The Innovator's Dilemma is a unique approach to understanding corporate failure. Christiansen's thesis is that well managed companies with all the best processes in place do fail. The failure is not due to inefficiency, bad management or bad processes but due to companies being responsible in terms of listening to their customers, investing in technologies that their customers' demand and rationally allocating resources to high-margin products. Christiansen argues that these investments are made on sustaining technologies as opposed to disruptive technologies. He reason's established sector leaders do this because the initial market for disruptive technologies is too small to justify the investment and sustain corporate growth. This provides new entrants with time and space to establish themselves in the emerging market and that when the performance of the disruptive technology intersects the needs placed on the traditional technologies in an industry, these disruptive technologies will start to take over from the traditional sector leaders. [Read Full Review]


I feel this book speaks directly to what is happening in the netbook market. Once again, this is not a prediction of the demise of Dell but netbooks are changing the way people percieve and view computers. The growth of this sector has obviously grown due to the economic crisis due to the low price of these devices but I still cannot help feeling that by not investing in these products, they are missing something. I may be wrong but this book (even the introduction) is a mirror of the current situation in this market and also surprisingly the rise of ARM processors.

So anyway rather than reading the review read the book and let me know what you think. It will be interesting.

2 comments:

Anonymous said...

I'm not sure that I will make reading the book, but certainly the business review article should be easy enough to digest. I think I have a basic grasp of the "dilemma", but I'm curious if Christiansen has any prescriptions. Many large, traditional companies have tried the incubator/startup/buy startup route.

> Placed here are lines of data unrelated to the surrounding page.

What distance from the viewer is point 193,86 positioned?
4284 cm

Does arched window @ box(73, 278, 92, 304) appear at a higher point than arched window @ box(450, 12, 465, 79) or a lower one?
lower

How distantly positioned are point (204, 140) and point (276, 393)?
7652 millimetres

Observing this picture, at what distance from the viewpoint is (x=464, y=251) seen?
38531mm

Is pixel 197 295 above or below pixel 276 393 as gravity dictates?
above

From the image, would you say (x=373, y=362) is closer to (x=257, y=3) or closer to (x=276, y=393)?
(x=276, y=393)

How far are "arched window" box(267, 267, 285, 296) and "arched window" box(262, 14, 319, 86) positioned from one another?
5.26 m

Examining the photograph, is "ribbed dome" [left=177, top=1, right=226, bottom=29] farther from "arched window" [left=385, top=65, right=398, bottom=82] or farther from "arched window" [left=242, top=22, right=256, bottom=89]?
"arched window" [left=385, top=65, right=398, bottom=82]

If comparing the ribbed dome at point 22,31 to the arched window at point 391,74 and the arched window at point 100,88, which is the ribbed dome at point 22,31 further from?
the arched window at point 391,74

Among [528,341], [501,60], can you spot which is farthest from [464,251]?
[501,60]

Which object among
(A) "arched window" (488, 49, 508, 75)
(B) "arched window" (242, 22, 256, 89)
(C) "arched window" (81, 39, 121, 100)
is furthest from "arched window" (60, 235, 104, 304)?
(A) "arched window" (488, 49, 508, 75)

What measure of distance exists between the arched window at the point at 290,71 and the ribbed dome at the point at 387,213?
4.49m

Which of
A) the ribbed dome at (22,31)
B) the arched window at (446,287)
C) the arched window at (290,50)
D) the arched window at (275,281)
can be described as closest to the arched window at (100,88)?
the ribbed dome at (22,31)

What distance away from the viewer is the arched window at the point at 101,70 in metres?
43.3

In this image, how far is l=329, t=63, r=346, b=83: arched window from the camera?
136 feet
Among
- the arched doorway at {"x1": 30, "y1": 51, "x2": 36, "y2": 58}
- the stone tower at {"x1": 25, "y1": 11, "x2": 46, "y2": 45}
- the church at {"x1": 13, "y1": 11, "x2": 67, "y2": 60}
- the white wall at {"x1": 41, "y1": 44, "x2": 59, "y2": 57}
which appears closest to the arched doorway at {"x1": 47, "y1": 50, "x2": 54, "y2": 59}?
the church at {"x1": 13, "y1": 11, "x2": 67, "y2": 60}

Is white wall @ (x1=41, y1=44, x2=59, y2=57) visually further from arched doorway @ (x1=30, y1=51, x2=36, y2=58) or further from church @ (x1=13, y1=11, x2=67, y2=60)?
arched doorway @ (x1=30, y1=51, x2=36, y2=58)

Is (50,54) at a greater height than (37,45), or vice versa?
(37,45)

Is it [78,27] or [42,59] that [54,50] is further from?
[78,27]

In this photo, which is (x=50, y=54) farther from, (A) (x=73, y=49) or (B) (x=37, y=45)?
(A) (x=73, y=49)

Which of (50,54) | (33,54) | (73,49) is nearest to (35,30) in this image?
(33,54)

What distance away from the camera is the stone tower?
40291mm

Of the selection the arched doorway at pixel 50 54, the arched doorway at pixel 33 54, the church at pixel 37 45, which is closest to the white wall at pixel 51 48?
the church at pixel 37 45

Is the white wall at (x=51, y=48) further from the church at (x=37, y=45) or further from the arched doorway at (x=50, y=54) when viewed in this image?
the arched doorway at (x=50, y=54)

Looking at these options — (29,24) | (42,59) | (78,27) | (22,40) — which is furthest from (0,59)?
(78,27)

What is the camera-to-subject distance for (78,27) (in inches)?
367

Oracle and Cisco seem to buy up anything that looks even slightly like a threat and they invest a lot in new companies as well. Intel does as well, but I believe that is more motivated by trying to create new markets for their core competence rather than attempting to buy up upstart competitors with "disruptive technology" (I may be wrong). Once you accept that you have a problem: 1) What can be done to avoid the dilemma? 2) What are successful cases and strategies for avoiding these kinds of situations?

To my knowledge, I don't commonly hear of Taiwanese high tech companies buying up startups, but I do once in awhile hear about investments in startups.

This review of the audio version of the book was pretty funny and ironic: Content good, CD composition misses the concep

Unknown said...

I'm wondering if Asus planned and thought of the Netbook as disruptive to the PC industry. Or if it was just the fortunate result after another attempt to reduce the cost of their laptops.